Upcoding and unbundling result in billions of dollars in fraudulent claims annually in the United States, negatively impacting healthcare costs and increasing insurance premiums. Insurance companies charge more to offset the losses associated with upcoding and unbundling and pay staff to investigate and prevent these actions.
Error 3: Insufficient Documentation
Sometimes, medical insurance claims are denied due to insufficient documentation to justify reimbursement for the medical procedure. This typically starts with the medical assistant or provider failing to appropriately document the chief complaint, results of testing that occurred in the office, or diagnoses associated with the encounter.
Another way in which documentation can be insufficient is when a diagnosis code is not attached to the procedure code that was submitted on the medical insurance claim or when the diagnosis code that is linked does not justify the procedure code. Proper linkage between diagnostic and procedure codes is crucial for correct coding and billing and, ultimately, for timely claims reimbursement.
Error 4: Duplicate Billing
Although significantly less common than the other types of errors, duplicate billing is a significant error related to medical billing.
This occurs when a medical facility submits multiple claims for the same procedure. This can cause reputational damage to the healthcare provider, as the insurance company associated will likely flag this as a fraudulent claim. This is not intentional in most cases but indicates insufficient administrative controls within the back office of the healthcare facility.
Medical facilities and the billers that work within them must have solid systems for documenting when a claim has been submitted to an insurance company and for checking if a claim has been submitted previously before initiating a new one.
Fortunately, as more healthcare facilities transition to electronic submission of insurance claims, the incidence of such errors should decrease.
Error 5: Inadequate Staff Training
Inadequate staff training is typically the root cause of the errors listed above. For example:
- Front office staff may be unaware of or inadequately focused on collecting correct demographic and insurance data from patients, resulting in Error 1.
- Medical billing staff may be unaware of the issues with upcoding and unbundling or may need to be more knowledgeable to identify when they are doing so inappropriately, resulting in Error 2.
- Clinical medical assistants may not be properly documenting encounter notes, or providers may not be correctly entering/linking diagnostic and procedural codes, resulting in Error 3.
- Medical billing staff may not be proficient in the electronic records or electronic billing software used by the healthcare facility, causing them to make errors with claim submission, resulting in Error 4.
Medical facilities must provide ongoing staff training and support to ensure their medical billing and other team members stay up-to-date with healthcare billing regulations. This will significantly reduce the likelihood that medical billing errors occur in the practice.

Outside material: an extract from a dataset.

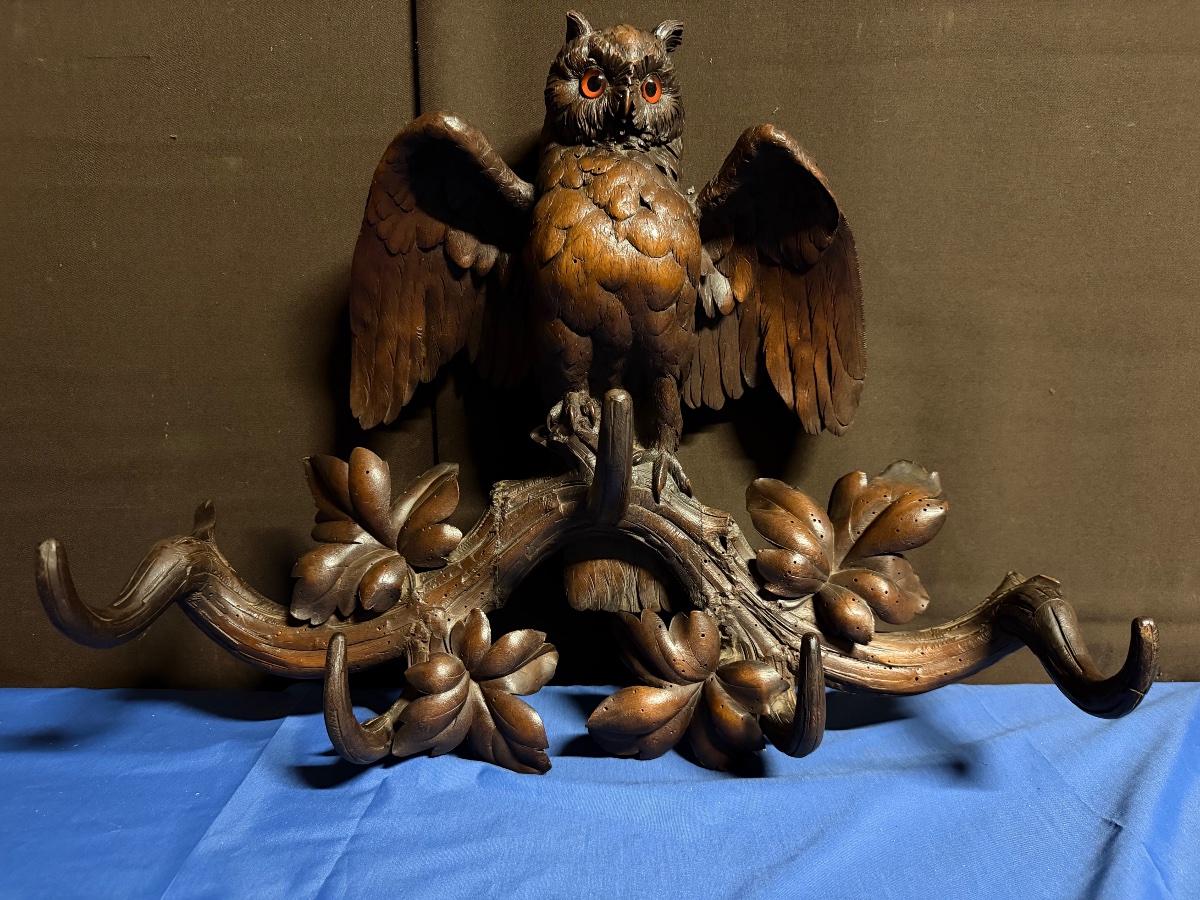 Porte manteau forêt noire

Medical billing professionals are crucial to the success of revenue cycle management processes for all healthcare facilities. They are responsible for observing and reporting on the accuracy and comprehensiveness of business processes that extend throughout the entire medical practice. They help ensure the financial health of the practice and help make sure that patients get the financial support they deserve from their insurance companies.
Everyone in the healthcare industry should strive to stay informed about issues with medical billing and insurance claim reimbursement so they can contribute to the continuous improvement of workflows within their facility.